The crucial role for FcγR in arthritis has been demonstrated in numerous studies using experimental arthritis models. These studies show the important role of activating FcγR in association with chondrocyte death and cartilage erosion43–46 and demonstrate the role of inhibitory FcγR in the onset and severity of collagen induced arthritis and immune complex arthritis.46,47 In addition, targeted deletion of the FcγRIIb gene greatly enhanced the pathological signs of IC mediated inflammatory conditions48–50 (reviewed by Pritchard et al51). These findings indicate that the delicate balance between activating and inhibitory FcγR is of paramount importance and, at least partly, determines the susceptibility and severity of arthritis.

“The delicate balance between activating and inhibitory FcγR determines the severity of arthritis”

In humans, iDC from patients with RA (RA DC) were found to express the FcγRII at significantly higher levels than those from their healthy counterparts and did not decrease even after full maturation.38 Further analyses of RA DC showed that the balance of FcγRII was skewed towards the inhibitory subtype FcγRIIb. The functional consequence of this altered FcγR balance became readily clear after FcγR mediated triggering of these cells. Whereas DC from healthy controls increased the production of inflammatory mediators upon FcγR mediated triggering, the opposite effect was seen upon stimulation of DC from patients with RA.39,41 The finding that monocyte derived dendritic cells from patients with RA still express higher levels of FcγRII, even after many days of cell culture, is intriguing and suggests that local factors present during early life programme cells towards a specific phenotype. The existence of such instructing signals has been suggested by various groups recently.52,53 In line with this finding, Santiago-Schwarz and coworkers demonstrated that increased levels of soluble TNF receptor (p55) present in RA synovial fluid induced the CD14 derived DC pathway in RA.54 Similarly, we have found that both RA serum and RA synovial fluid induce an up regulation of FcγRII on DC from healthy controls which, in contrast, was absent in DC from patients with RA, suggesting an aberrant FcγRII expression regulatory pathway in RA (unpublished data). As a potential consequence of this, the activated immune response becomes uncontrolled owing to a lack of negative control mechanism, which leads to a vicious circle of inflammation ending up in joint destruction.

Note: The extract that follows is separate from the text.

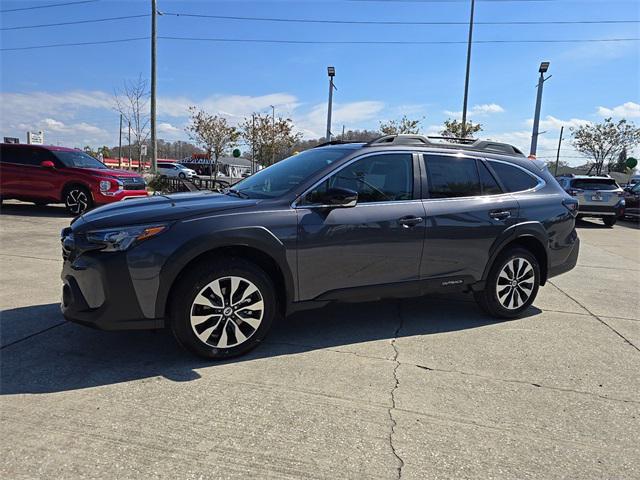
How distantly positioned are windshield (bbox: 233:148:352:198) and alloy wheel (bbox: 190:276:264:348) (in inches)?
33.3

IL4, IL13, and interferon γ represent two cytokine pathways known to play a part in the regulation of FcγR expression. On monocytes, IL4 selectively increased the expression of the inhibitory FcγRIIb, whereas stimulation with interferon γ resulted in a balance towards FcγRIIa.55 However, IL4 is scarce in RA and thus less likely to have a role in the increased expression of FcγRIIb on DC from patients with RA.56 IL13, on the other hand, is abundantly present in the synovial compartment during inflammatory conditions.56–58 Highly interesting, therefore, was the finding that the addition of IL13 to DC from healthy controls resulted in a clear increased expression of FcγRII, whereas DC from patients with RA failed to show this effect.59

TLR AND IMMUNE ACTIVATION IN ARTHRITIS

TLR are heavily involved in the detection of “danger signals” and regulation of DC function and are therefore the subject of investigation in autoimmunity. These “danger signals” include both exogenous, often pathogen related signals, as well as endogenous proteins. It was recently demonstrated that these endogenous signals can, in conditions of cell stress and/or structural cell damage, lead to primary immune responses and represent natural initiators of autoimmunity.12,60,61 The critical role of TLR in the initiation of autoimmune disease and orchestration of the simultaneous stimulation of distinct TLR pathways resulted in the breakthrough of tolerance and subsequent onset of experimental autoimmune encephalomyelitis.62,63 Iwahashi and colleagues demonstrated that TLR2 was highly expressed on monocytes and synovial macrophages from patients with RA and that TLR2 mediated stimulation resulted in a high production of TNFα, the key inflammatory cytokine in RA.64 DC constitutively express most TLR and this expression is tightly tuned by the presence of pro- and anti-inflammatory cytokines. Various groups have demonstrated that the ligation of various TLR resulted in an increased production of chemokines during inflammatory responses.65,66 Recently, we found that monocytes and DC from patients with RA are highly responsive to certain TLR agonists and produce higher quantities of proinflammatory cytokines than those from healthy controls.67 In line with this finding we and others have demonstrated that TLR are significantly more highly expressed in RA synovial tissue than in synovial tissue of healthy donors, suggesting a role for TLR in synovial inflammation.67–69 Moreover, we have shown that the expression of TLR2 and TLR4 was largely orchestrated by cytokines (IL12 and IL18), which are locally present during arthritis. Because endogenous ligands are likely to be released by cells undergoing stress or damage the increased cell turnover in cases of minor trauma or inflammation is likely to initiate a reaction leading to TLR mediated triggering of inflammatory cells in RA.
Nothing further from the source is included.